--- WHAT YOU WILL DO ---
Extend the memoir passage about Wally the laundryman and the Jefferson family's household workers, picking up right after its last sentence.

--- PROVIDED TEXT ---

= = = = =

That would be Wally, a smiling, big-shouldered white man who delivers crisply wrapped shirts and cheerful greetings to our back door every week.

“Good morning, Mrs. Jefferson,” he says. “Good morning, Doctor. Hello, girls.”

“Hello, Wally,” we chime back from the breakfast table. Then, one weekend afternoon, I was in the kitchen with Mother doing something minor and domestic, like helping unpack groceries, when she said slowly, not looking at me: “I saw Wally at Sears today. I was looking at vacuum cleaners. And I looked up and saw him—” (Here she paused for the distancing Rodgers and Hammerstein irony,
“across a crowded room.”
) “He was turning his head away, hoping he wouldn’t have to speak. Wally the laundryman was trying to cut me.” If this had been drama, she would have paused and done something with a telling prop—one of the better brands of an everyday food, or a nice-looking piece of flatware. Then she said, “And I don’t even shop at Sears except for appliances.”

Humor is laughing at what you haven’t got when you ought to have it
—the right, in this case, to snub or choose to speak kindly to your laundryman in a store where he must shop for clothes and you shop only for appliances.

Still, Wally went on delivering laundry with cheerful deference, and we responded with cooler—but not intrusively cool—civility.

Was there no Negro laundry to do Daddy’s shirts as well or better? Our milkman was a Negro. So were our janitor, our plumber, our carpenter, our upholsterer, our caterer, and our dressmaker. Though I don’t remember all their names, I know their affect was restful. Comfortable. If a Negro employee did his work in a sloppy or sullen way (and it did happen), Mother and Daddy had two responses. One was your standard folk wisecrack, something like “Well, some of us
are
lazy, quiet as it’s kept.”
Humor is laughing at what you haven’t got when you ought to have it:
in this case, a spotless race reputation.

The second response was disquieting. “Some Negroes prefer to work for white people. They don’t resent their status in the same way.”

All right then, let’s say you are a Negro cleaning woman, on your knees at this moment, scrubbing the bathtub with its extremely visible ring of body dirt, because whoever bathed last night thought,
How nice. I don’t have to clean the tub because Cleo / Melba / Mrs. Jenkins comes tomorrow!
Tub done, you check behind the toilet (a washcloth has definitely fallen back there); the towels are scrunched, not hung on the racks, and you’ve just come from the children’s bedroom, where sheets have to be untangled and almost throttled into shape before they can be sorted for the wash.

Would you rather look at the people you do this for and think:
I will never be in their place if the future is like the past
. Or would you rather look at your employers and think:
Well, if I’d been able to get an education like Dr. and Mrs. Jefferson, if I hadn’t had to start doing housework at fifteen to help my family out when we moved up here from Mississippi, then maybe I could be where they are
.

= = = = =

--- DATASET EXCERPTS ---

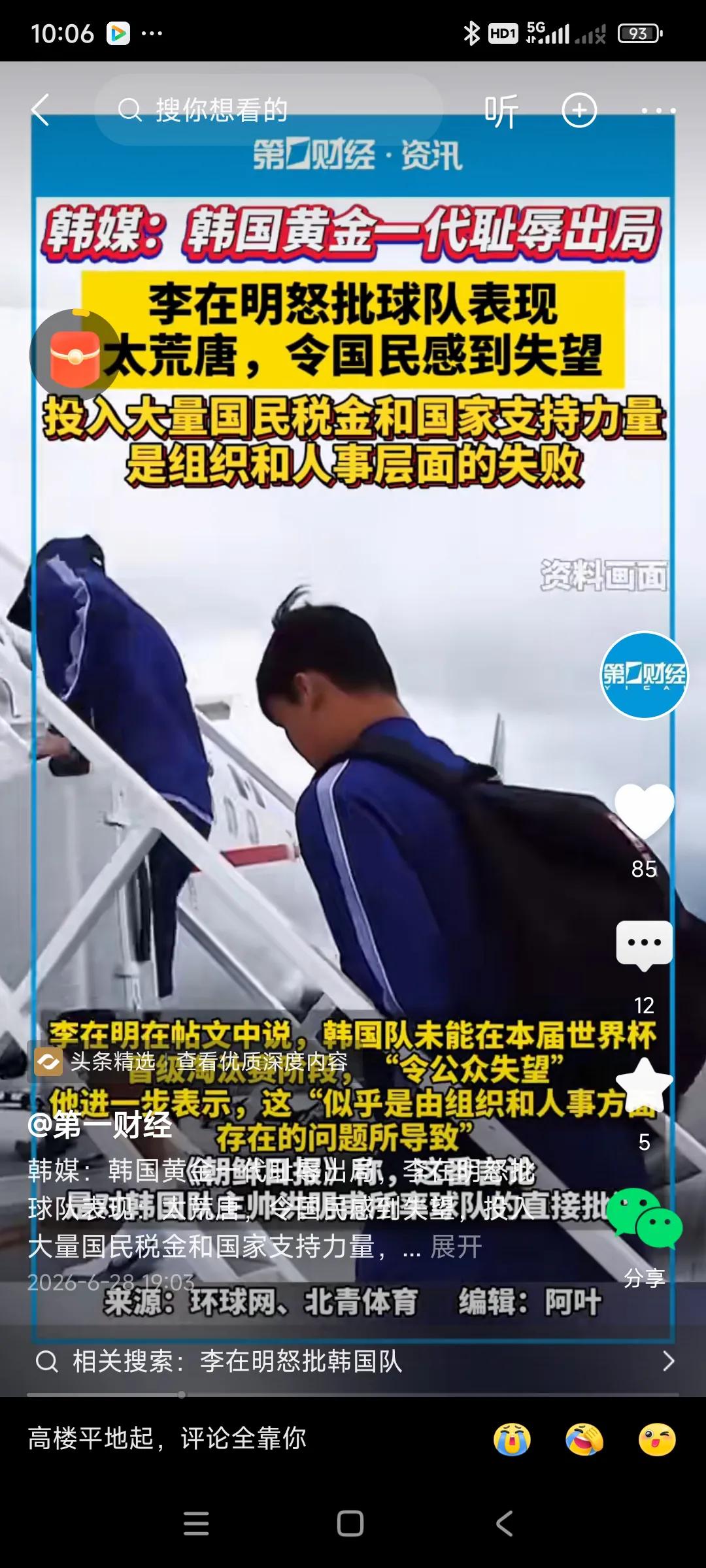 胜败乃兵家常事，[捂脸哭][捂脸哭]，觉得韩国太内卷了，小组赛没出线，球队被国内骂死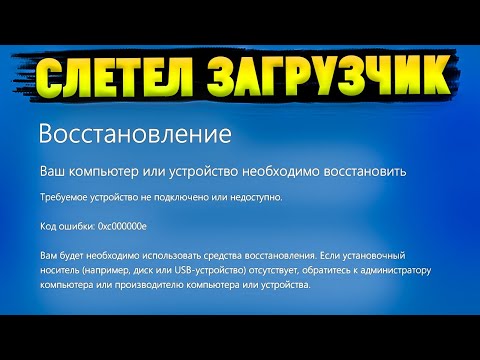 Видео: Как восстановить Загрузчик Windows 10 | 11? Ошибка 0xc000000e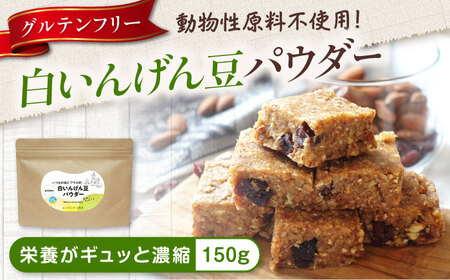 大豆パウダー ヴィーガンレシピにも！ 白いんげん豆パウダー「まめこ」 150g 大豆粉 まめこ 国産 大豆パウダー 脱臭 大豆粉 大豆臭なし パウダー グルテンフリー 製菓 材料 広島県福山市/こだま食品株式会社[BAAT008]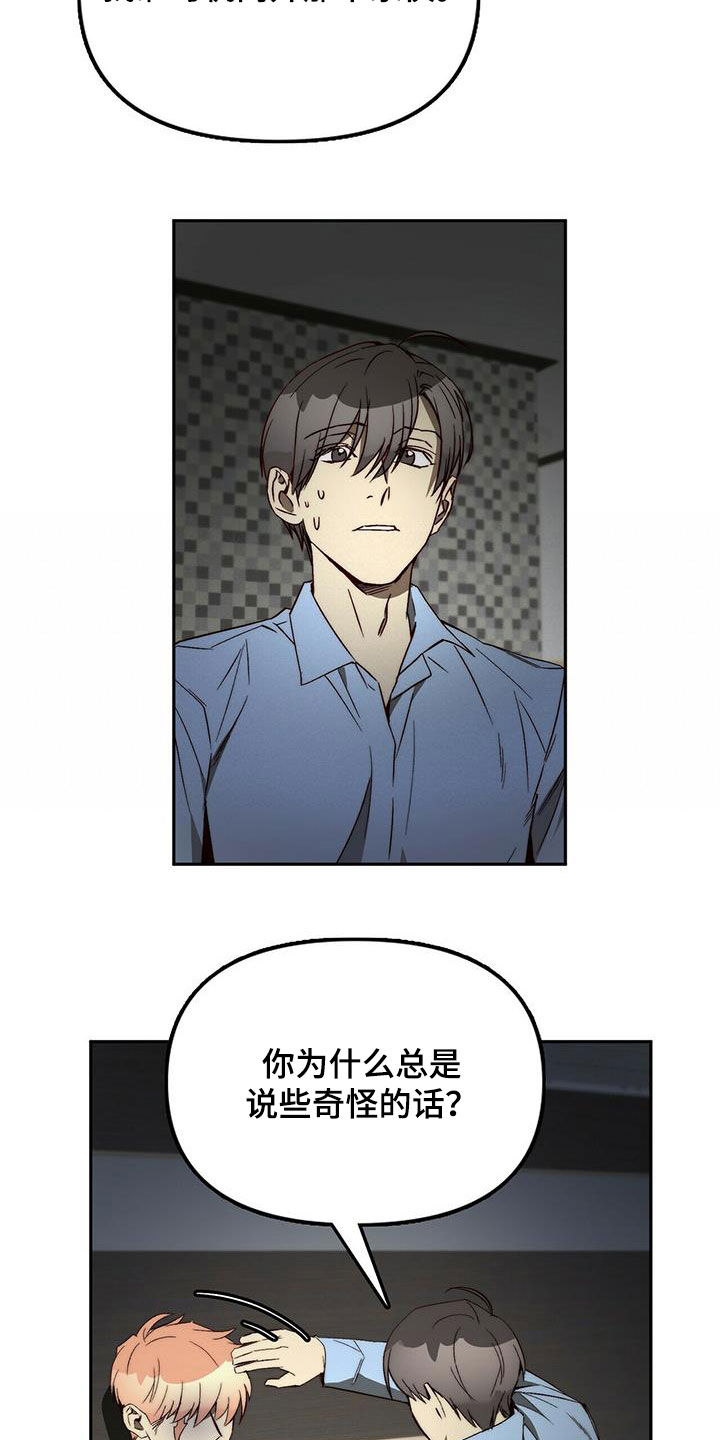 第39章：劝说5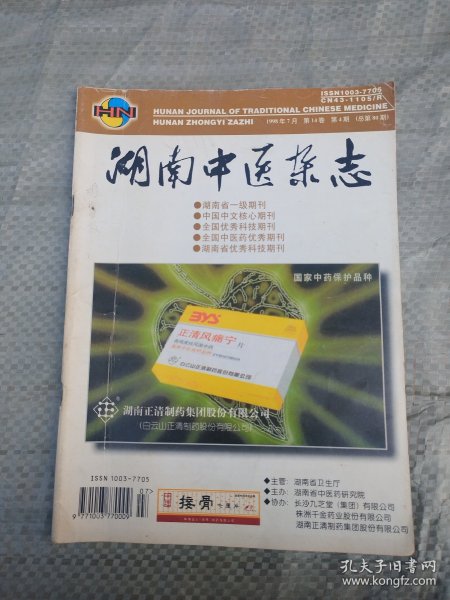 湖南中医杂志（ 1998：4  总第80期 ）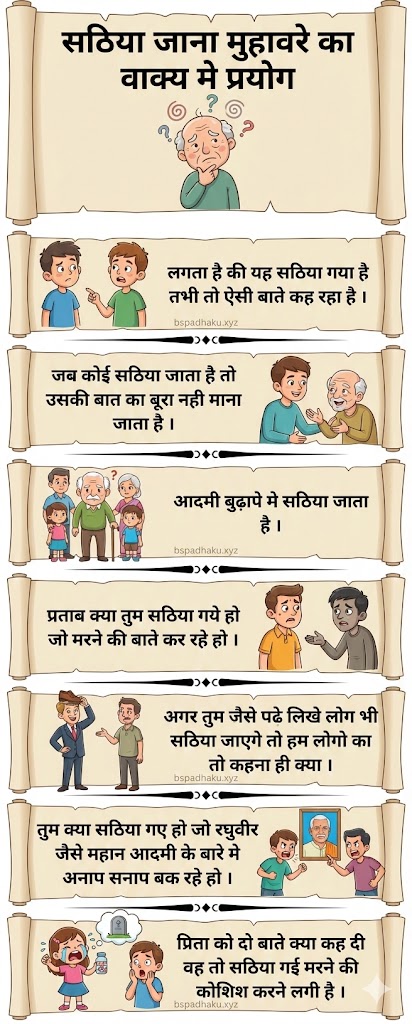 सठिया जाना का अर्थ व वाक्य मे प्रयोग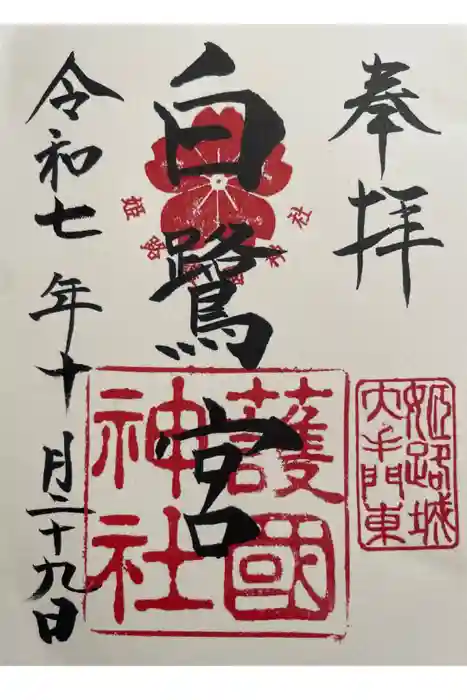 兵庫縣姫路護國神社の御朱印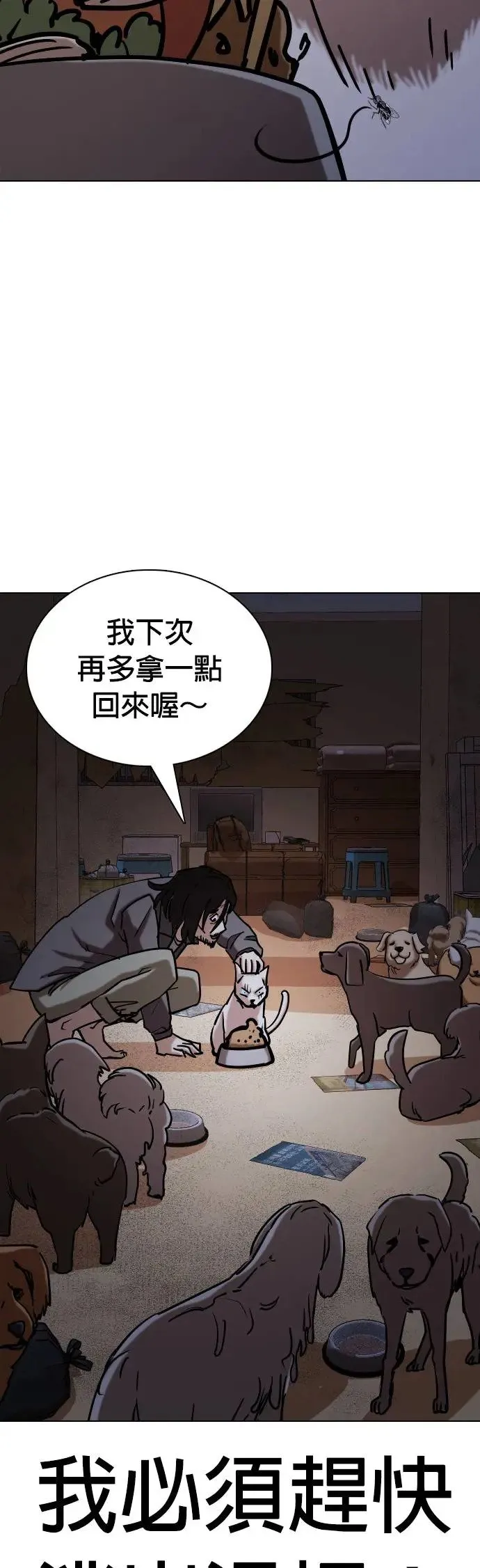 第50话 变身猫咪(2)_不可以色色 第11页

= = = = =

--- ANSWER BOX ---
Whose privilege would you find easier to bear?

Who are “you”? How does your sociological vita—race or ethnicity, class, gender, family history—affect your answer?

Whoever you are, reader, please understand that neither my parents, my sister, nor I ever left a dirty bathtub for Mrs. Blake to clean. (My sister and I called her Mrs. Blake. Mother called her Blake.) She was broad, not fat. She had very short, very straightened hair that she patted flat and put behind her ears. When it got humid in the basement, where the washer and dryer were, or in the room where she ironed clothes, short pieces of hair would defy hot comb and oil to stick up and out. We never made direct fun of her hair—we would have been punished. But we regularly mocked Negro hair that blatantly defied rehabilitation. Mrs. B.’s voice was Southern South Side: leisurely and nasal. Now that I’ve given my adult attention to the classic blues singers, I can say she had the weighted country diction of Ma Rainey and the short nasal tones of Sippie Wallace. Vowels rubbed down, endword consonants dropped or muffled.

Mother made it clear that we were never to leave our beds unmade when Mrs. Blake was coming. She was not there to pick up after us. When we were old enough, we stripped our own beds each week and folded the linen before putting it in the hamper for her to remove and wash.

Mother’s paternal grandmother, great-aunt, and aunt had been in service, so she was sensitive to inappropriate childish presumption.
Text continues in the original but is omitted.